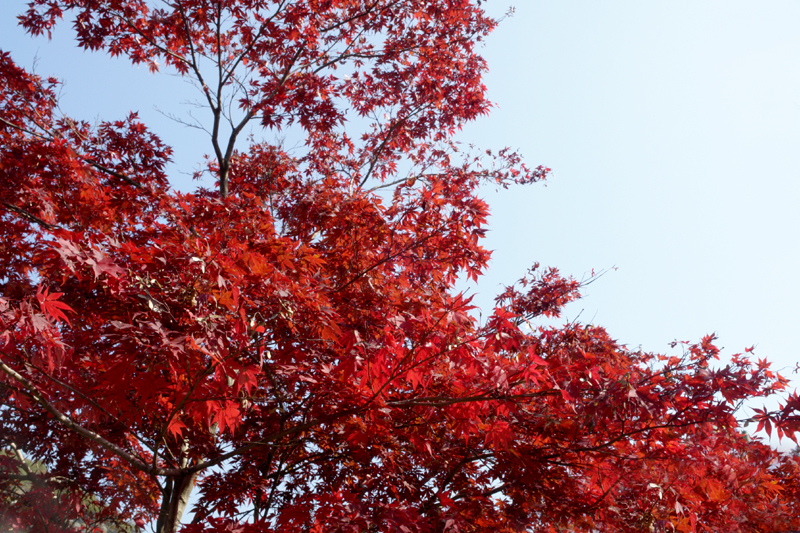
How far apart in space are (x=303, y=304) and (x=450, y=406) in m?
1.52

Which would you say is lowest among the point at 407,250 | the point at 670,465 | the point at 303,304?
the point at 670,465

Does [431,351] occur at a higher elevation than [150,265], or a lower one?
lower

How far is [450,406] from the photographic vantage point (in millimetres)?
3750

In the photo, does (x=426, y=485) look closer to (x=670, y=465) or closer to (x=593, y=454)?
(x=593, y=454)

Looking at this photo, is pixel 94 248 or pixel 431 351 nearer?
pixel 94 248

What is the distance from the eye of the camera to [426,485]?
484cm

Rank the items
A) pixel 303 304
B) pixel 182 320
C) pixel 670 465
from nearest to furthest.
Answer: pixel 182 320 < pixel 303 304 < pixel 670 465

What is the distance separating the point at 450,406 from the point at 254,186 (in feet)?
18.7

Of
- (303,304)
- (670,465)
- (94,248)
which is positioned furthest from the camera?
(670,465)

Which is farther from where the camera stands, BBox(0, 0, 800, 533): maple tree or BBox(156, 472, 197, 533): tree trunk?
BBox(156, 472, 197, 533): tree trunk

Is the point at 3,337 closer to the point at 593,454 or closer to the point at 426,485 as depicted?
the point at 426,485

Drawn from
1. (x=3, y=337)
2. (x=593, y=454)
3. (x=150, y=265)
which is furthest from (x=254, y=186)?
(x=593, y=454)

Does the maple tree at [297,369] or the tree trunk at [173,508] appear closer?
the maple tree at [297,369]

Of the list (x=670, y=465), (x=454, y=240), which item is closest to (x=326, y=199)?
(x=454, y=240)
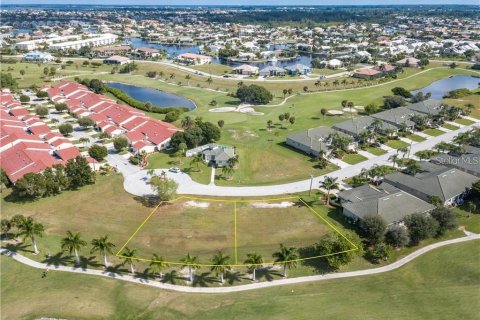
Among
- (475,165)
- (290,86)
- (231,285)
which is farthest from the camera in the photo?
(290,86)

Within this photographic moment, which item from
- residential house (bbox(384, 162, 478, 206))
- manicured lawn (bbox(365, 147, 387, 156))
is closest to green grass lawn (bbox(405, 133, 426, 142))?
manicured lawn (bbox(365, 147, 387, 156))

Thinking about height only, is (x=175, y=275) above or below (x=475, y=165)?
below

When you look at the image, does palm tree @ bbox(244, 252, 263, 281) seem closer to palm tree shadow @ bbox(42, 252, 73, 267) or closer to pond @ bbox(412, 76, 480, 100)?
palm tree shadow @ bbox(42, 252, 73, 267)

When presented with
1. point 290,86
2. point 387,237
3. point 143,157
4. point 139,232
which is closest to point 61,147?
point 143,157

_ _ _ _ _ _ _

What you are asked to do
Copy out word for word the part of the listing starting at the line that contains "When you look" and ending at the end of the listing.

Solution to this task
When you look at the image, does palm tree @ bbox(244, 252, 263, 281) seem closer to palm tree shadow @ bbox(42, 252, 73, 267) or closer to pond @ bbox(412, 76, 480, 100)?
palm tree shadow @ bbox(42, 252, 73, 267)

When presented with
1. point 290,86
2. point 387,237
3. point 143,157
4. point 139,232
which is closest to point 61,147?
point 143,157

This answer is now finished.